Faktakalbar.id, KAPUAS HULU – Lebih dari 100 orang warga Desa Bika mendatangi Markas Kepolisian Resor (Polres) Kapuas Hulu, pada Senin (22/12/2025).
Kedatangan massa ini bertujuan memberikan dukungan moril kepada sembilan rekan mereka yang sedang menjalani pemeriksaan polisi terkait permasalahan dengan perusahaan perkebunan kelapa sawit, PT Borneo International Anugerah (BIA).
Baca Juga: Mediasi Sengketa Lahan Ricuh, Anggota Ormas SABER Dikeroyok Massa di Kecamatan Bika
Kapolres Kapuas Hulu, AKBP Roberto, menjelaskan bahwa pemanggilan terhadap sembilan warga tersebut merupakan langkah penegakan hukum atas laporan yang masuk.

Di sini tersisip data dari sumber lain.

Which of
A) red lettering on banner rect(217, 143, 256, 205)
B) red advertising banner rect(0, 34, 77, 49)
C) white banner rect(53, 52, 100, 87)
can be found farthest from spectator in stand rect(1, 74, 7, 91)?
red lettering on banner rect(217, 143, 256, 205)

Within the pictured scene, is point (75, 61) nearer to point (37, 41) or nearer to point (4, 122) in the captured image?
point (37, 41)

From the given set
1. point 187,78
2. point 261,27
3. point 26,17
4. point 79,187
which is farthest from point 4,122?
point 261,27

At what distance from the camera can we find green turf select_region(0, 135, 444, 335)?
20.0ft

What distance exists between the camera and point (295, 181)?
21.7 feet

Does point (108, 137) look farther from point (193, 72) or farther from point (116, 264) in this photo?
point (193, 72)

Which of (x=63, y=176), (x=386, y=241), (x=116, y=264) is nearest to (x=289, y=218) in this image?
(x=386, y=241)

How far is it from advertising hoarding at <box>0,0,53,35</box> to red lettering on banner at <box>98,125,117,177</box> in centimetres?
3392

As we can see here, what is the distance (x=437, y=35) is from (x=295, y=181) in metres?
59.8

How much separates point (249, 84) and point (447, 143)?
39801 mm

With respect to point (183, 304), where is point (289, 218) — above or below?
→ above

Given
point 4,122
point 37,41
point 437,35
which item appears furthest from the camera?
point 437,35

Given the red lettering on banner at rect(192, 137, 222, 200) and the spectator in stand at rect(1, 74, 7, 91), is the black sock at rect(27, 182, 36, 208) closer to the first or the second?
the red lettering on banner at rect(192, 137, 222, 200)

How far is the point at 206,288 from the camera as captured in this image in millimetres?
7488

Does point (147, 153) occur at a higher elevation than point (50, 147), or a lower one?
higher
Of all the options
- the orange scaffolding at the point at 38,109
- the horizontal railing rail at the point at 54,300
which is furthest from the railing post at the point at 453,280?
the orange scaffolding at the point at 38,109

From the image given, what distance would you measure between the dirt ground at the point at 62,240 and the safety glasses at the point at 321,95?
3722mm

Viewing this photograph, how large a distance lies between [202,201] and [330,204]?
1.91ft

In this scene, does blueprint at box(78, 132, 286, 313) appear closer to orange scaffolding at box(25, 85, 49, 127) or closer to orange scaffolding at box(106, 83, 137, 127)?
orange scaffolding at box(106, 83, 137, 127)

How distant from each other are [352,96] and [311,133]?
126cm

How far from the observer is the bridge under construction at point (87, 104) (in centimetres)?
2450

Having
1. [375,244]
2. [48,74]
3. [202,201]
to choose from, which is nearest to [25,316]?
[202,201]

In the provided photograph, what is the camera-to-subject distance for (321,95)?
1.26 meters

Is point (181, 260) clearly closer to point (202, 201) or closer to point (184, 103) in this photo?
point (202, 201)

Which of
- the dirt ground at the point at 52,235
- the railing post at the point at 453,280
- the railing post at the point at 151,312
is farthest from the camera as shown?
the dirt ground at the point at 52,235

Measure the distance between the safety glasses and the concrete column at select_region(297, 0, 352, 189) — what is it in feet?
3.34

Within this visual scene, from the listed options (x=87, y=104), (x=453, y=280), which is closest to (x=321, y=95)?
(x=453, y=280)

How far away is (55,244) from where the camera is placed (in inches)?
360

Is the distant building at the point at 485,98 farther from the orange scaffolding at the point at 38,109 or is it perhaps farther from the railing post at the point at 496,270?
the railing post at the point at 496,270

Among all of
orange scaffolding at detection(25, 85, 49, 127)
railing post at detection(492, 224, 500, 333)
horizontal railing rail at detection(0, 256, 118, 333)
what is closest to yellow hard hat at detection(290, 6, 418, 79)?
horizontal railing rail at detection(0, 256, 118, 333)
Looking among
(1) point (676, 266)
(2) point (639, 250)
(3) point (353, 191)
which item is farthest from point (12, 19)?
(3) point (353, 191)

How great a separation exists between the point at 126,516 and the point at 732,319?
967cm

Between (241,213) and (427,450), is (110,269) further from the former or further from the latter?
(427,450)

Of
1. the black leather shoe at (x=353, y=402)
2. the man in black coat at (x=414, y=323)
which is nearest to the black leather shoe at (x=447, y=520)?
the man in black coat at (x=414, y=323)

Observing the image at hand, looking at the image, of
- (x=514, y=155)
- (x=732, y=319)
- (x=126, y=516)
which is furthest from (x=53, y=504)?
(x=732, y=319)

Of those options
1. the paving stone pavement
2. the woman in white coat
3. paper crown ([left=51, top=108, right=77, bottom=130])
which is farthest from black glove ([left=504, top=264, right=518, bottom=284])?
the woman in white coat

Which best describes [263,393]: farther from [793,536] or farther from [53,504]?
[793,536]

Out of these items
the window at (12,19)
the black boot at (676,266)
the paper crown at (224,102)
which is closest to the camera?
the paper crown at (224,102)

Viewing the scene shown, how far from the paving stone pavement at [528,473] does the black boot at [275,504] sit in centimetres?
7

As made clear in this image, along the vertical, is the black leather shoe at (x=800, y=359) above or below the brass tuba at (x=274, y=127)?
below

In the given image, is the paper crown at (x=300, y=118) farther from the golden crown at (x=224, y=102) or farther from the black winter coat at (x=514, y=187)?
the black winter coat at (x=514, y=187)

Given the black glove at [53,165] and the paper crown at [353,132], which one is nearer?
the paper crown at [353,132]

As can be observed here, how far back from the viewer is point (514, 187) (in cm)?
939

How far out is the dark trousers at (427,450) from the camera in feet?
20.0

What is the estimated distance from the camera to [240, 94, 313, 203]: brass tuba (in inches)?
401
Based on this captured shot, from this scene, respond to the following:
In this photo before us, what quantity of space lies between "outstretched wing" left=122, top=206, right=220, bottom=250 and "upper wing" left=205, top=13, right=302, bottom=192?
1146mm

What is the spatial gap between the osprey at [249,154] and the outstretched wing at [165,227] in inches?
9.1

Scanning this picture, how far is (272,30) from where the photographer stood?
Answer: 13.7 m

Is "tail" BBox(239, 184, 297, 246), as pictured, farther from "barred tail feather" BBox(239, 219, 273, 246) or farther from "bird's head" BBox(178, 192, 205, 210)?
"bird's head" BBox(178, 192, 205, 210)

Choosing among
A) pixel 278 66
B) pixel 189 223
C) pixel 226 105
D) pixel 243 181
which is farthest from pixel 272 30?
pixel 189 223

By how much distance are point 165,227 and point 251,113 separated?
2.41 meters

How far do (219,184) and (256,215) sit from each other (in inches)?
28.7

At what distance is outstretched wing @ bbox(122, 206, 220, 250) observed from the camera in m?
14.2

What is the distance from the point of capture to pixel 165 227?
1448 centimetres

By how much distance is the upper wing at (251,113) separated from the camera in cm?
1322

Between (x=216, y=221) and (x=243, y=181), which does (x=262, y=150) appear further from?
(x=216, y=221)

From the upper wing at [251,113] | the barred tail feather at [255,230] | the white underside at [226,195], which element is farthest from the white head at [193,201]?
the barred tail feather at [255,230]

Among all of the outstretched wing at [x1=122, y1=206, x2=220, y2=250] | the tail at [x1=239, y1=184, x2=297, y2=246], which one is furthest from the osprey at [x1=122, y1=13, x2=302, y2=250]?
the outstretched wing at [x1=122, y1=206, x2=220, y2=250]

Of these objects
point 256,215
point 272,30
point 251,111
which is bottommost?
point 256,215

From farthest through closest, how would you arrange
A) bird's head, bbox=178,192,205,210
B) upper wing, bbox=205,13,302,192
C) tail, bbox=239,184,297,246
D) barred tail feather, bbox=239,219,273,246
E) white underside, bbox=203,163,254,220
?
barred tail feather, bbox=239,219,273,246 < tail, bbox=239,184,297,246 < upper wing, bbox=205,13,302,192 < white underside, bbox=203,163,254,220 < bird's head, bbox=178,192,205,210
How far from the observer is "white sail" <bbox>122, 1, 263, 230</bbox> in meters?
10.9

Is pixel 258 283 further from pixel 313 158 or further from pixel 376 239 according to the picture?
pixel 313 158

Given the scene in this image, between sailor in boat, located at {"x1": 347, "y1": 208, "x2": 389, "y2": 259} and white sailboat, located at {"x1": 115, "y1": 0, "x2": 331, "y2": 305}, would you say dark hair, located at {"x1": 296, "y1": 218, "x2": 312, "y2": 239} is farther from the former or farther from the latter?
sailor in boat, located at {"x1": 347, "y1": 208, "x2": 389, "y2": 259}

Laporan tersebut berkaitan dengan dugaan tindak pidana penganiayaan terhadap anggota Organisasi Masyarakat (Ormas) Saber serta insiden perampasan kunci alat berat milik perusahaan.
“Kami menindaklanjuti laporan korban pengeroyokan dan juga terkait dugaan kasus perampasan kunci alat berat milik perusahaan yang dilakukan warga,” kata AKBP Roberto.
Ia menegaskan bahwa kepolisian menangani kasus warga Desa Bika ini sesuai dengan ketentuan hukum yang berlaku berdasarkan laporan dari para korban.
Akar Masalah Sengketa Lahan
Sementara itu, Koordinator Warga Bika, Antonius, meluruskan bahwa kehadiran ratusan warga di kantor polisi bukanlah untuk melakukan demonstrasi anarkis. Kehadiran mereka murni sebagai bentuk solidaritas sesama warga desa.
“Itu bukan demo, kami bersama warga melakukan aksi damai sebagai dukungan moril, karena hari ini kami menjalani pemeriksaan di Polres Kapuas Hulu,” jelas Antonius.
Antonius memaparkan konteks di balik insiden penahanan kunci alat berat yang dipermasalahkan. Menurutnya, tindakan tersebut merupakan akumulasi kekecewaan masyarakat atas aktivitas PT BIA yang menggarap lahan seluas 606 hektare.
Baca Juga: Konflik Memanas, Warga Desa Bika Blokir Jalan dan Sandera Alat Berat Milik Kontraktor PT BIA
Warga menilai perusahaan melakukan aktivitas tersebut tanpa adanya sosialisasi terlebih dahulu.
Ketegangan memuncak ketika masyarakat menuntut ganti rugi sebesar Rp8 juta per hektare dengan total tuntutan mencapai Rp4,8 miliar. Namun, negosiasi tersebut mengalami jalan buntu.
“Pihak perusahaan tidak menyanggupi tuntutan tersebut dan beberapa kali pertemuan mediasi juga tidak membuahkan hasil,” ujar Antonius.
Menyikapi situasi ini, Kapolres Kapuas Hulu mengimbau seluruh pihak untuk menahan diri dan menjaga ketertiban, terutama menjelang perayaan hari besar keagamaan dan pergantian tahun.
“Kita mau Natal dan tahun baru, marilah menjaga keamanan yang kondusif di Kapuas Hulu,” ungkap AKBP Roberto.